Add production-ready scraper with README

2026-04-10 15:29:44 +00:00
commit 75f51121ea
1882 changed files with 350270 additions and 0 deletions
--- a/README.md
+++ b/README.md
@@ -0,0 +1,26 @@
+# GISP Registry Scraper (API-Direct)
+
+This project provides a robust, high-performance API for searching the Russian Industry portal (gisp.gov.ru). It bypasses brittle UI automation (Selenium) by interacting directly with the portal's internal REST API.
+
+## Features
+- **Fast & Reliable**: Bypasses browser rendering and DOM-scraping.
+- **Filtering**: Allows querying by registry number without default UI filter constraints (like date range).
+- **Lightweight**: No need for Selenium Grid or heavy headless browsers.
+
+## API Usage
+- **Endpoint**: `/scrape/{registry_number}`
+- **Example**: `GET /scrape/10084557`
+
+## Setup
+1. **Environment**: Ensure you have Python 3.12+.
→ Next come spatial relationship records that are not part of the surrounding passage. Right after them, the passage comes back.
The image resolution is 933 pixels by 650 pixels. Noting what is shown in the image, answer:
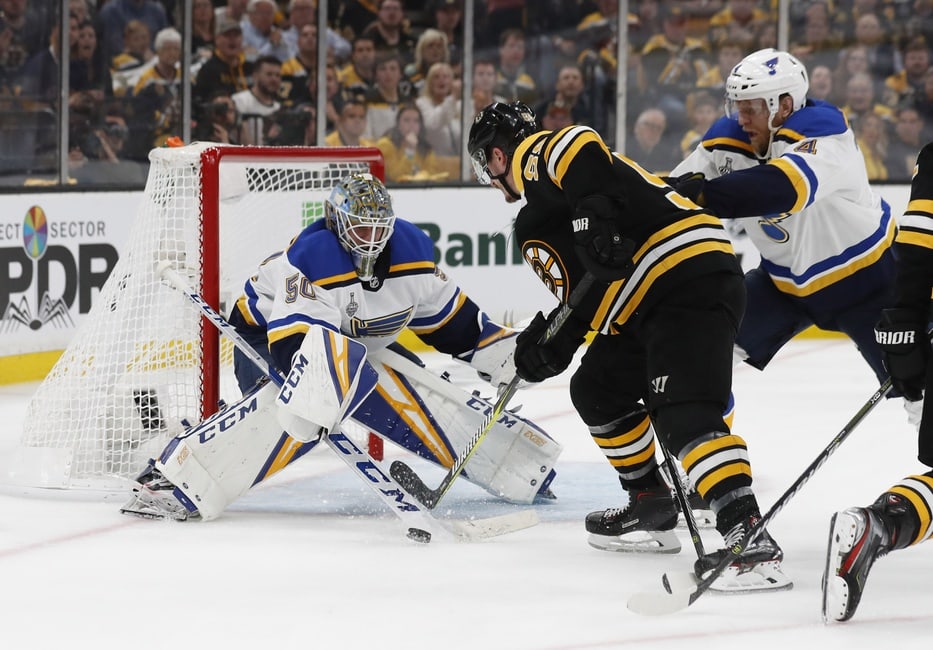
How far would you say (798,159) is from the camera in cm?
294

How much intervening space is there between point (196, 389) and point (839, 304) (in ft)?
5.06

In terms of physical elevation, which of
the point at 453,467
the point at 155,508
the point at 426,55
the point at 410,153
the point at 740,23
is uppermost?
the point at 740,23

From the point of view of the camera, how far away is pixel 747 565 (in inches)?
106

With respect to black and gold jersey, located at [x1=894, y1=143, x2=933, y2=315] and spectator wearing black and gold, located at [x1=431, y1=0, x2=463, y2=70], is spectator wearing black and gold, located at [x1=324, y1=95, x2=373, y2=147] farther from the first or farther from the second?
black and gold jersey, located at [x1=894, y1=143, x2=933, y2=315]

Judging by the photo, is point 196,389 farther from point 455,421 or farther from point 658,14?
point 658,14

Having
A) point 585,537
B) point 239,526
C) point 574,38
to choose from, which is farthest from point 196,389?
point 574,38

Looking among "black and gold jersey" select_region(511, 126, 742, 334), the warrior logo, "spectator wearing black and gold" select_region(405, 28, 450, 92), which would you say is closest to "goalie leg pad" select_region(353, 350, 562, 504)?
"black and gold jersey" select_region(511, 126, 742, 334)

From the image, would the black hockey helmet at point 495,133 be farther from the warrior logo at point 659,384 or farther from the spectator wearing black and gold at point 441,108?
the spectator wearing black and gold at point 441,108

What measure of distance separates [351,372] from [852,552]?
118 centimetres

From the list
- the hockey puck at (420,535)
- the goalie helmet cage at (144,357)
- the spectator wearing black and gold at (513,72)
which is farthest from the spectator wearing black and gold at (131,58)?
the hockey puck at (420,535)

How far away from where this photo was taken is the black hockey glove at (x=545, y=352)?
2943mm

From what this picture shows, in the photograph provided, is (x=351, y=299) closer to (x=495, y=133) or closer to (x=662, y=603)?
(x=495, y=133)

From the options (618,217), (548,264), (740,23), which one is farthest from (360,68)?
(618,217)

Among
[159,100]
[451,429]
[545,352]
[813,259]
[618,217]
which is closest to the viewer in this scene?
[618,217]
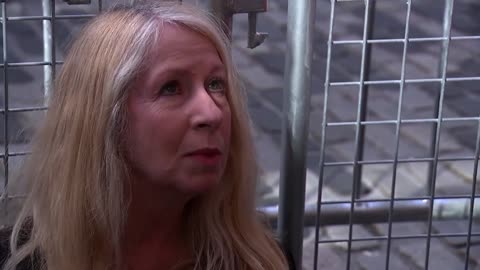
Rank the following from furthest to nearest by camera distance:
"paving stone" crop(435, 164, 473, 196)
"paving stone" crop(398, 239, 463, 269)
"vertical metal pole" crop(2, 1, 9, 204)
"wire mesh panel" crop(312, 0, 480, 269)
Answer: "paving stone" crop(435, 164, 473, 196) → "paving stone" crop(398, 239, 463, 269) → "wire mesh panel" crop(312, 0, 480, 269) → "vertical metal pole" crop(2, 1, 9, 204)

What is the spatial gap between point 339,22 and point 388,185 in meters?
2.37

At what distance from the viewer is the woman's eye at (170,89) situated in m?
1.37

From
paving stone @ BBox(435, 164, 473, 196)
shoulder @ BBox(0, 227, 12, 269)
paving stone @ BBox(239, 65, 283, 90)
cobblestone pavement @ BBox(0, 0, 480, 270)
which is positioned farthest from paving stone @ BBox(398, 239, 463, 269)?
shoulder @ BBox(0, 227, 12, 269)

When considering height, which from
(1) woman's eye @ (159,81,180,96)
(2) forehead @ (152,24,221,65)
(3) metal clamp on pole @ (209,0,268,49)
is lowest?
(1) woman's eye @ (159,81,180,96)

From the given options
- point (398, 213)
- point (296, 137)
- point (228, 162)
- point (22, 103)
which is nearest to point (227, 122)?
point (228, 162)

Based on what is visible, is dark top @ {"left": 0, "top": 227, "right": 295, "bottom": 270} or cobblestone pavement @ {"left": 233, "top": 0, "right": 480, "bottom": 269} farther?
cobblestone pavement @ {"left": 233, "top": 0, "right": 480, "bottom": 269}

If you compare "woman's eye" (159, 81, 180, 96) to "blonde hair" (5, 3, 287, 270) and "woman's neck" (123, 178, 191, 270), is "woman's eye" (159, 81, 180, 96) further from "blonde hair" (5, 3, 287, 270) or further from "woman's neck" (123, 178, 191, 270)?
"woman's neck" (123, 178, 191, 270)

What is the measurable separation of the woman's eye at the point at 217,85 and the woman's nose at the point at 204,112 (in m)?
0.03

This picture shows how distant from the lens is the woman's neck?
1.43 m

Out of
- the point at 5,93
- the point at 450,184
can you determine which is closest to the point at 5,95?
the point at 5,93

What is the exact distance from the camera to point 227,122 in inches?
55.4

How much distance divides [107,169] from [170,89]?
0.48 ft

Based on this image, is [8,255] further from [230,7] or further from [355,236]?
[355,236]

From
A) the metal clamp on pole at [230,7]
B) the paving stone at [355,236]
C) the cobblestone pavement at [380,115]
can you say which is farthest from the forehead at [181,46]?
the paving stone at [355,236]
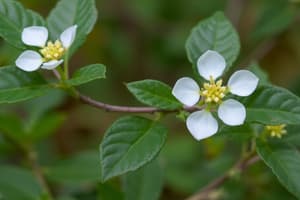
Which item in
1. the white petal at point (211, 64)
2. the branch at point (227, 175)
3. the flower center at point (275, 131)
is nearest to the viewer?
the white petal at point (211, 64)

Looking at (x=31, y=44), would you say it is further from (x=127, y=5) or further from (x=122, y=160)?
(x=127, y=5)

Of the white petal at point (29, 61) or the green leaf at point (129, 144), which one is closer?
the green leaf at point (129, 144)

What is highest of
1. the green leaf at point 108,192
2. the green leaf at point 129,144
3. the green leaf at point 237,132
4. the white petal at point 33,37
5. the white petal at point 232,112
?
the white petal at point 33,37

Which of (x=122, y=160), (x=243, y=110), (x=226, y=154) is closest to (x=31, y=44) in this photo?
(x=122, y=160)

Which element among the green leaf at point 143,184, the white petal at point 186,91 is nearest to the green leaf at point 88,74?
the white petal at point 186,91

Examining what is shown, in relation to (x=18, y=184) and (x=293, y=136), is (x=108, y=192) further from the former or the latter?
(x=293, y=136)

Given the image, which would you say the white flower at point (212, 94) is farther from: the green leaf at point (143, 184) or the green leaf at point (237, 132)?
the green leaf at point (143, 184)

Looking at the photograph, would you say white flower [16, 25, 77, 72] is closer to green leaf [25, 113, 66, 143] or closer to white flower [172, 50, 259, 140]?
white flower [172, 50, 259, 140]
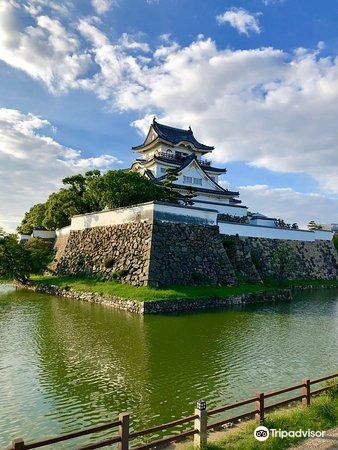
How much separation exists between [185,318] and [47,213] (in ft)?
78.9

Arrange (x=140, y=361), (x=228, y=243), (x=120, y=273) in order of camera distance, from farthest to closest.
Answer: (x=228, y=243)
(x=120, y=273)
(x=140, y=361)

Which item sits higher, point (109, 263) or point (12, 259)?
point (109, 263)

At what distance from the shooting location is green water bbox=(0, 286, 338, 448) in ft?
23.5

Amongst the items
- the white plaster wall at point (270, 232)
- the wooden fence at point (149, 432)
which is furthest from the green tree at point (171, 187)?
the wooden fence at point (149, 432)

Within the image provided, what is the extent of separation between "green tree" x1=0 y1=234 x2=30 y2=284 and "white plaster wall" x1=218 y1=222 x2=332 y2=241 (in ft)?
45.9

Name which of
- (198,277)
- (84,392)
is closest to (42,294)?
A: (198,277)

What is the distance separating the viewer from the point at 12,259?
82.9 feet

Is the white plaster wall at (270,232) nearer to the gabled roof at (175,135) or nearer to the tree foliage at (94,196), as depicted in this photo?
the tree foliage at (94,196)

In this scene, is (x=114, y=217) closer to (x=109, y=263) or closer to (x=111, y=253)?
(x=111, y=253)

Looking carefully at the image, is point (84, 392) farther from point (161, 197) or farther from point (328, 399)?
point (161, 197)

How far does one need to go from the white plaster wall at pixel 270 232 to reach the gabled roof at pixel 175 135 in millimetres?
13367

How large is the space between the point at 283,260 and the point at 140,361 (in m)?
20.5

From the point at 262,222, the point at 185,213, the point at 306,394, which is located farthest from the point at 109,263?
the point at 262,222

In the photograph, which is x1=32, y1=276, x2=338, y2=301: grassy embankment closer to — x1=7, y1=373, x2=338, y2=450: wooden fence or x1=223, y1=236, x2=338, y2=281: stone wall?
x1=223, y1=236, x2=338, y2=281: stone wall
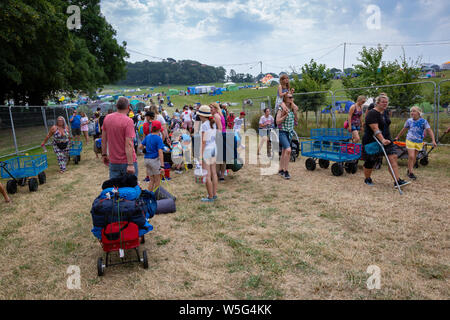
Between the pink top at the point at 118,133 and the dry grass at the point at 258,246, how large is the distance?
1.47 meters

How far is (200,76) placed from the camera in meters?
136

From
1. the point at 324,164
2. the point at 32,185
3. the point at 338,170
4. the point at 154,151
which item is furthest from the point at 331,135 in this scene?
the point at 32,185

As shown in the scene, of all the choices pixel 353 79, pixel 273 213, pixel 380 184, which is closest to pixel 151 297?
pixel 273 213

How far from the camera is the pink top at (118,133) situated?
4.77m

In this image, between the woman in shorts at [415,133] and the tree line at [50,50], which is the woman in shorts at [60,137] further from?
the woman in shorts at [415,133]

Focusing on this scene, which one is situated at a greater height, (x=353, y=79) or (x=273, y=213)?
(x=353, y=79)

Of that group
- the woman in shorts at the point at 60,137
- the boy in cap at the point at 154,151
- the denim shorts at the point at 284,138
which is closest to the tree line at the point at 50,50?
the woman in shorts at the point at 60,137

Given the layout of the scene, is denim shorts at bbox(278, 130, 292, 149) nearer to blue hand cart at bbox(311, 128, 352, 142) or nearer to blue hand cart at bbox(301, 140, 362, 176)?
blue hand cart at bbox(301, 140, 362, 176)

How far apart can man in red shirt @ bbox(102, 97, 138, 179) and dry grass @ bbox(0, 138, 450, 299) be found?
4.23 feet

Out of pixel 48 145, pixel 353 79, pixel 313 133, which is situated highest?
pixel 353 79

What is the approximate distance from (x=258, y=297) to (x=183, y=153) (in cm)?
734

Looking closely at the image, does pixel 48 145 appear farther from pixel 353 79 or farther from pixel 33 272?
pixel 353 79

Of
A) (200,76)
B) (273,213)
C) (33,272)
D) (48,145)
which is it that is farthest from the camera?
(200,76)

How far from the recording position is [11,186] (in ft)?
26.1
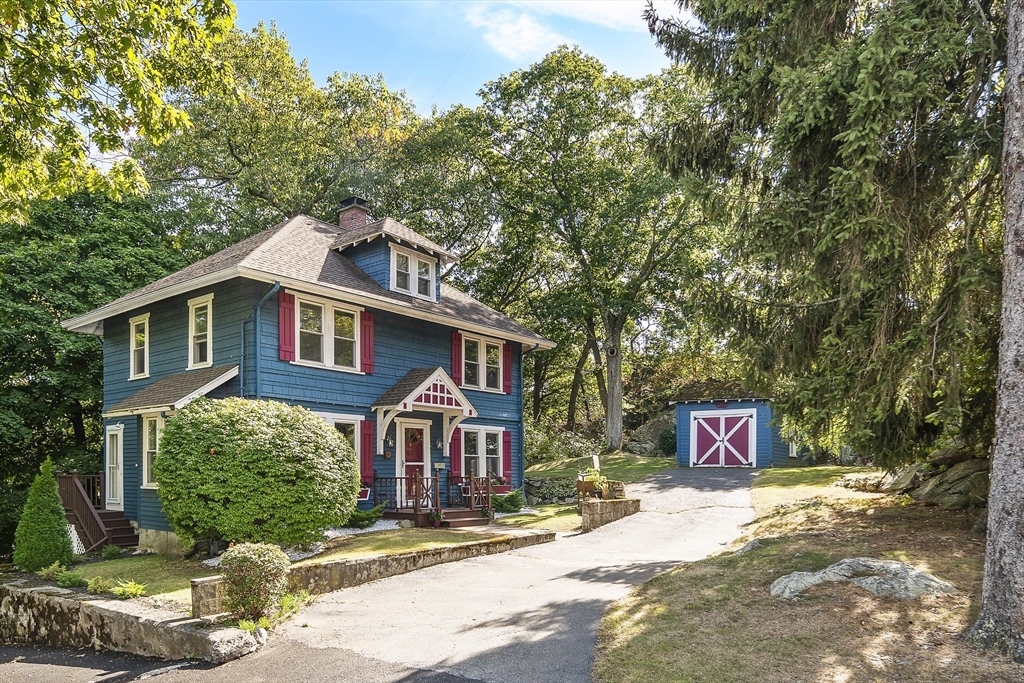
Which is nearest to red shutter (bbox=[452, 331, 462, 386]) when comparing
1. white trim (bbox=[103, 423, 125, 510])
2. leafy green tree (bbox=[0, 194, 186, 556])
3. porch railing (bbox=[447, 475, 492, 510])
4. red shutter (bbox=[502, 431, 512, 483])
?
porch railing (bbox=[447, 475, 492, 510])

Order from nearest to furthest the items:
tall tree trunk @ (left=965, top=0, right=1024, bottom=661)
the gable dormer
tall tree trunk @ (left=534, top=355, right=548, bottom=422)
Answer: tall tree trunk @ (left=965, top=0, right=1024, bottom=661) < the gable dormer < tall tree trunk @ (left=534, top=355, right=548, bottom=422)

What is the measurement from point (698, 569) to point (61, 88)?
10.7m

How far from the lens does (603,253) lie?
1209 inches

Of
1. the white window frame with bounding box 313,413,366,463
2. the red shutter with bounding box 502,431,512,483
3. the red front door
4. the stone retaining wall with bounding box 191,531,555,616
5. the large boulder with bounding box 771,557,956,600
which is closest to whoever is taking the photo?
the large boulder with bounding box 771,557,956,600

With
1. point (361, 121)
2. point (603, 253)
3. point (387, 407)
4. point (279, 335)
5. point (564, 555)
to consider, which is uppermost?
point (361, 121)

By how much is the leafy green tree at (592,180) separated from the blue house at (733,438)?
12.9 ft

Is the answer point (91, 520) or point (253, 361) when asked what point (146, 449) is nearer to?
point (91, 520)

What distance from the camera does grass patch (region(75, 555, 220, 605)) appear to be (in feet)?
34.0

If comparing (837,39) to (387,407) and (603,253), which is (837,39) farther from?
(603,253)

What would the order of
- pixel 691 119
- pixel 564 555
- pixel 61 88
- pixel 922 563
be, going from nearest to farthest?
pixel 922 563 < pixel 61 88 < pixel 691 119 < pixel 564 555

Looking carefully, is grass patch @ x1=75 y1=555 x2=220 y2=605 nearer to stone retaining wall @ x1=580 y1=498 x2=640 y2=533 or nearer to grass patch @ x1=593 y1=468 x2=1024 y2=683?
grass patch @ x1=593 y1=468 x2=1024 y2=683

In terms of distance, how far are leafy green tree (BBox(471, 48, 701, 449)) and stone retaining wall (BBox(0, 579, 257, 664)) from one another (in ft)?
74.5

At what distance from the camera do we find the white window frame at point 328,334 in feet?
51.8

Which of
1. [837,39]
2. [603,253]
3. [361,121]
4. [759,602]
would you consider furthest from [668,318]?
[759,602]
+2. **Install Dependencies**:
+   ```bash
+   pip install fastapi uvicorn httpx
+   ```
+3. **Run the App**:
+   ```bash
+   uvicorn app.main:app --host 0.0.0.0 --port 8000
+   ```
+
+## Why API-Direct?
+The GISP portal uses a complex DevExtreme grid that is prone to race conditions and default date filters. By targeting the `/pub/prod/b/` endpoint directly, we eliminate the need for containerized browser nodes and significantly reduce scraping latency.